● Problems and tasks
(a) Retype the comment thread on a function's average value from "- If the function" to "non linear functions.".
(b) In the comment thread on a function's average value, at which two x-values are x²+1 and 3x+1 said to be equal, and what value do they share at each?
**** Selection
Following up the values which was given on the video :
(1 + 10) / 2= 5.5
Why didn't I come up with the same value? and how that idea differs from what is said on the video ?(3 votes)
- If the function was linear, your idea would work.
Consider the graphs of x²+1 and the linear function 3x+1.
Both are equal to 1 at x=0 and both are equal to 10 at x=3.
If you use the same approach on 3x+1 as is done in the video, you will get 11/2.
So why does your idea not work with x²+1?
It is because between 0 and 3, x²+1 doesn't "grow" as fast as 3x+1, so in that interval, the output is less than or equal to 3x+1 for all x in the interval [0,3].
Here is a graph of the two functions. The shaded area represents the area for which 3x+1 is greater than x²+1.
I hope it helps you to visually see the reason why your idea does not work with non linear functions.
- At 3;14 Sir Sal took anti derivative of 1 as x .Please explain how he did that ?(2 votes)
- That is a definition of integration: the integration of a constant "c" is equal to "cx".(10 votes)
- Where Did you get 1/3 From? Can anyone explain Please?(4 votes)
- Each interval, or each space for each rectangle was 1 unit wide. This gives you the one on top. The bottom, as Sal says at2:53, is B-A. B=3 (The top number on the S dx), and A=0 (the bottom one). 3-0 is 3, and the three goes under the one. Hence, 1/3.(2 votes)
- shouldn't f(x) be marked as f'(x)(2 votes)
- No, f'(x) is the derivative of f(x), not a function f(x) that is the derivative of another function.(1 vote)
- What about if the graph goes above and below the x-axis, for example the integral of x^3-x from -1 to 1 do we find the area of the whole (thus the positive part cancel out with the negative part) hence the average height will be zero, or we consider the positive parts for each section and then find the average height?(1 vote)
- The average height in your scenario will be 0, because the integral of x^3 - x over [-1, 1] is 0. Conceptually, you can look at the graph and realize that for any height, there is a corresponding height of the same magnitude but different signs, thus cancelling out each other in the average of the heights. Hope that I helped.(2 votes)
- suppose if we get the valu of function like f(-1)=17,f(0)=5,f(1)=1,f(2)=5 how can we plot in graph(1 vote)
- You have a bunch of points: (-1, 17), (0,5), (1,1), (2,5)
Plot them just like you would in algebra?
Sorry, not sure if I'm fully understanding your question.(2 votes)
- is there a video finding the average volume of trig functions?(1 vote)
********
**** Records
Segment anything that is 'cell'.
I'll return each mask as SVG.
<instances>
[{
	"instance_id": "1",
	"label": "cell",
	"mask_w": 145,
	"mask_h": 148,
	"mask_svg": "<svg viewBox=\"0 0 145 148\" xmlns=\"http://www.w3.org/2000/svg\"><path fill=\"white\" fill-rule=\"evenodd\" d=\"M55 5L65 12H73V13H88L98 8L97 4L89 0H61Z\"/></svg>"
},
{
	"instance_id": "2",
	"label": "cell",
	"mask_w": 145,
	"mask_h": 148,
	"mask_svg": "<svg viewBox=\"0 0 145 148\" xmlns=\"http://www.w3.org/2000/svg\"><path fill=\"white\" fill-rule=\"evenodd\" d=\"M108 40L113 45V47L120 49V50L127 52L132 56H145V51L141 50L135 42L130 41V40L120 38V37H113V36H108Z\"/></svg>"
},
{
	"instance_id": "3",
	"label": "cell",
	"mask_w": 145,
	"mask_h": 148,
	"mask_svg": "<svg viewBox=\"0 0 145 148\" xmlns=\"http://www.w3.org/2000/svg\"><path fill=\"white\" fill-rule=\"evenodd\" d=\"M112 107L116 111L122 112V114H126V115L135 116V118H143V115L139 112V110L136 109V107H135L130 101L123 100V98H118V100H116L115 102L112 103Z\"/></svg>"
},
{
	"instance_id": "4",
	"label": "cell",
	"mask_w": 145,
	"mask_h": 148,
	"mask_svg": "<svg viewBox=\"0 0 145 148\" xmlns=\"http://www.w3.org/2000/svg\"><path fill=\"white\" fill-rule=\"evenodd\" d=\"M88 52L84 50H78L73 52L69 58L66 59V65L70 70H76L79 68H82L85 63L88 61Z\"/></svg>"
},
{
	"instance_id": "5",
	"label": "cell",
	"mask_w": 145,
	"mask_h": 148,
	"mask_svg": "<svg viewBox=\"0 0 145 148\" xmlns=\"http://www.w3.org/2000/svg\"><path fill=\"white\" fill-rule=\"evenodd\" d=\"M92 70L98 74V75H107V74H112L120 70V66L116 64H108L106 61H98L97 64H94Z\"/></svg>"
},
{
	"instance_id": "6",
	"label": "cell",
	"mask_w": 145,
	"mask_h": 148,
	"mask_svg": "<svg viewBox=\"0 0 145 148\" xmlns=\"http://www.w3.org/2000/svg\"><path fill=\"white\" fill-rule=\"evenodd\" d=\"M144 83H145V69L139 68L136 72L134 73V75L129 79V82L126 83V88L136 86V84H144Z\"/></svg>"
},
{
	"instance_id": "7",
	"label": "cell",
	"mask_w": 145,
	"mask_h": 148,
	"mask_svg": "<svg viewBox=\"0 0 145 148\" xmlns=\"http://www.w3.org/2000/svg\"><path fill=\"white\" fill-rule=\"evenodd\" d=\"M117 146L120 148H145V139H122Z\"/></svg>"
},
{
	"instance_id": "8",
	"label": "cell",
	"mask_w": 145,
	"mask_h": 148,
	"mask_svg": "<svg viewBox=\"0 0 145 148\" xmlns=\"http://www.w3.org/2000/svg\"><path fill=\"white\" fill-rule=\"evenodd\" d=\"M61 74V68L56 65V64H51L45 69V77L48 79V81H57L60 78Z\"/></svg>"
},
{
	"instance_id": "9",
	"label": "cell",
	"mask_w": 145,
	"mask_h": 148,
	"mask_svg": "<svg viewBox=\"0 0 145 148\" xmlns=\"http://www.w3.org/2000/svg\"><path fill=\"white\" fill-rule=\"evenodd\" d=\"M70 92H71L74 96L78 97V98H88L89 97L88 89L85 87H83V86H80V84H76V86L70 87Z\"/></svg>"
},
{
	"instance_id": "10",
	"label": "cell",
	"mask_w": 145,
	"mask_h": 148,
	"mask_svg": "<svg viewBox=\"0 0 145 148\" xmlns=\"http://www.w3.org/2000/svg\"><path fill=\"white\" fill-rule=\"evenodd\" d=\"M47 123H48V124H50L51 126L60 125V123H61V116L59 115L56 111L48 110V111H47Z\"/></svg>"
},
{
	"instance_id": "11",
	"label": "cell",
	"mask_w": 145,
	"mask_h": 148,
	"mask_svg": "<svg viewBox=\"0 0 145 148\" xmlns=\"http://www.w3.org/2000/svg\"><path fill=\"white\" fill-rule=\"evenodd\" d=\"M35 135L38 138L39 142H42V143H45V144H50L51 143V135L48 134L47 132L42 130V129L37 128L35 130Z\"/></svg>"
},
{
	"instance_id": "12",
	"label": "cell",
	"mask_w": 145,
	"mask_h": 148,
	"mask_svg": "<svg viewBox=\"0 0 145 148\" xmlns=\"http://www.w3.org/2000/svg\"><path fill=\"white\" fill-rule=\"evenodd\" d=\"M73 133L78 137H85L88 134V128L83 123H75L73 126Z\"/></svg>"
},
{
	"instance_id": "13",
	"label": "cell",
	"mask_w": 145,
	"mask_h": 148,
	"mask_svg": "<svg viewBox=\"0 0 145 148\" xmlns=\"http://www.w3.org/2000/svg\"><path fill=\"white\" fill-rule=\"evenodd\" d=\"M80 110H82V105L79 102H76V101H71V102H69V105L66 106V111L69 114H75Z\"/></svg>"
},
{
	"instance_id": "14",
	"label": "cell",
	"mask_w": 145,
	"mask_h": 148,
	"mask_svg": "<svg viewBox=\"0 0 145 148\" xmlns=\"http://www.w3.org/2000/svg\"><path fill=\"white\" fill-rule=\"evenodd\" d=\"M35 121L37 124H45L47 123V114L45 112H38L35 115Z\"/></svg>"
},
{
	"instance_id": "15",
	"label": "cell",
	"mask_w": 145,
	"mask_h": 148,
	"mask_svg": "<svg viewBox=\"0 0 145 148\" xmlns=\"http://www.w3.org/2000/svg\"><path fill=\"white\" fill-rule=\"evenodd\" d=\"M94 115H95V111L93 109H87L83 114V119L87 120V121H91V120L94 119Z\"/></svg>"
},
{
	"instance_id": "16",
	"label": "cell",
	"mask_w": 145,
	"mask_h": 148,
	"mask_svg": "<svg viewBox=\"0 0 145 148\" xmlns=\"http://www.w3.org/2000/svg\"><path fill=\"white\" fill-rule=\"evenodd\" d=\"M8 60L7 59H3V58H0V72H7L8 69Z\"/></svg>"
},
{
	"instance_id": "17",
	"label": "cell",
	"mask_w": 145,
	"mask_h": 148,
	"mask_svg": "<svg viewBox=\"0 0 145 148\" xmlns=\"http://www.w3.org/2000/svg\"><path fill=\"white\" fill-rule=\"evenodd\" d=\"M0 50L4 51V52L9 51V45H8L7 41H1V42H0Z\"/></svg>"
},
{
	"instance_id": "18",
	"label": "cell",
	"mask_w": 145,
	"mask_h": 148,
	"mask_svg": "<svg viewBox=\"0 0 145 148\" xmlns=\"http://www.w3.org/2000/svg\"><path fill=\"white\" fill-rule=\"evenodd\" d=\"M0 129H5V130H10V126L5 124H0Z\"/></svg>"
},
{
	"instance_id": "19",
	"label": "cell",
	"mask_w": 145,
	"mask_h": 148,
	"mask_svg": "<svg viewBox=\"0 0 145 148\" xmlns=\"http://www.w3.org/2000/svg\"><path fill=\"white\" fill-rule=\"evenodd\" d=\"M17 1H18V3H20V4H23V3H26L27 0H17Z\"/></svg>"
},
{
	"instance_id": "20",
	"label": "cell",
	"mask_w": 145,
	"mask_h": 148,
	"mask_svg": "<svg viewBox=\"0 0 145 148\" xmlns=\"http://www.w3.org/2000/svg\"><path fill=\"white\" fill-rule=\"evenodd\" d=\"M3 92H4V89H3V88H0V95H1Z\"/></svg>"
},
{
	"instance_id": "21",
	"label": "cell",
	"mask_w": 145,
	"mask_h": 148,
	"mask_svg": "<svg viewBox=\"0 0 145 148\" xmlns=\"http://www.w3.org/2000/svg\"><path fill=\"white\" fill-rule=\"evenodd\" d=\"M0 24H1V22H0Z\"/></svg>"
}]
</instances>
********
**** Records
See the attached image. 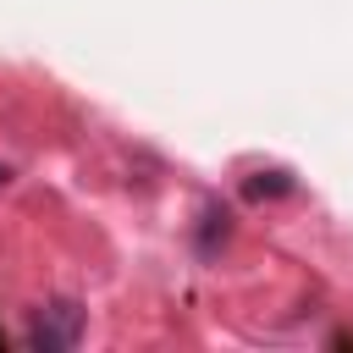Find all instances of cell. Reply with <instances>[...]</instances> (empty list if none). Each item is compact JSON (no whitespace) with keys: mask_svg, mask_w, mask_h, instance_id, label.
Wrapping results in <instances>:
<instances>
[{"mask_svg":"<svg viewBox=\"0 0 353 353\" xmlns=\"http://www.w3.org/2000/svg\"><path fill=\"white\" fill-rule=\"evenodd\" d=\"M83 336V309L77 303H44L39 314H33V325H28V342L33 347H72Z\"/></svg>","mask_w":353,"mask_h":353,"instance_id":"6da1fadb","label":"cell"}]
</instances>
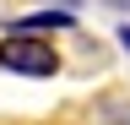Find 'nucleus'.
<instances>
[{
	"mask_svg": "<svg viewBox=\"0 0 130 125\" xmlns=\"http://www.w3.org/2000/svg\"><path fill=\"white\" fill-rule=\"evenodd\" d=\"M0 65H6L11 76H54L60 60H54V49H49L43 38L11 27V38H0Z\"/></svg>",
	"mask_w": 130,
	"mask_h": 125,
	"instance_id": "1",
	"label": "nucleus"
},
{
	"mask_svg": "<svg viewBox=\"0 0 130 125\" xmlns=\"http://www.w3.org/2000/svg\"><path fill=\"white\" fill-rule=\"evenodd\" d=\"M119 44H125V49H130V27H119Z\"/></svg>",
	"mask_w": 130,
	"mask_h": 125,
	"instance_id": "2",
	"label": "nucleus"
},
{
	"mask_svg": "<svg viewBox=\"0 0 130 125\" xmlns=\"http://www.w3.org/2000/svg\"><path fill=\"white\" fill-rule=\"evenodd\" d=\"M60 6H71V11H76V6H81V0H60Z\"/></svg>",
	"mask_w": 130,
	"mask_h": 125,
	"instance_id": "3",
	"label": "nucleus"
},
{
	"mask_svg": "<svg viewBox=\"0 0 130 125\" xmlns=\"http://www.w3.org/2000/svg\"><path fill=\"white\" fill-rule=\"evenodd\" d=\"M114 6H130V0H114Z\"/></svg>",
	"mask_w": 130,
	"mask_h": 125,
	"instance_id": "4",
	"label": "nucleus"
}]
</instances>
********
● Solutions
(a)
- If the function was linear, your idea would work.
Consider the graphs of x²+1 and the linear function 3x+1.
Both are equal to 1 at x=0 and both are equal to 10 at x=3.
If you use the same approach on 3x+1 as is done in the video, you will get 11/2.
So why does your idea not work with x²+1?
It is because between 0 and 3, x²+1 doesn't "grow" as fast as 3x+1, so in that interval, the output is less than or equal to 3x+1 for all x in the interval [0,3].
Here is a graph of the two functions. The shaded area represents the area for which 3x+1 is greater than x²+1.
I hope it helps you to visually see the reason why your idea does not work with non linear functions.

(b) At x=0 both equal 1, and at x=3 both equal 10.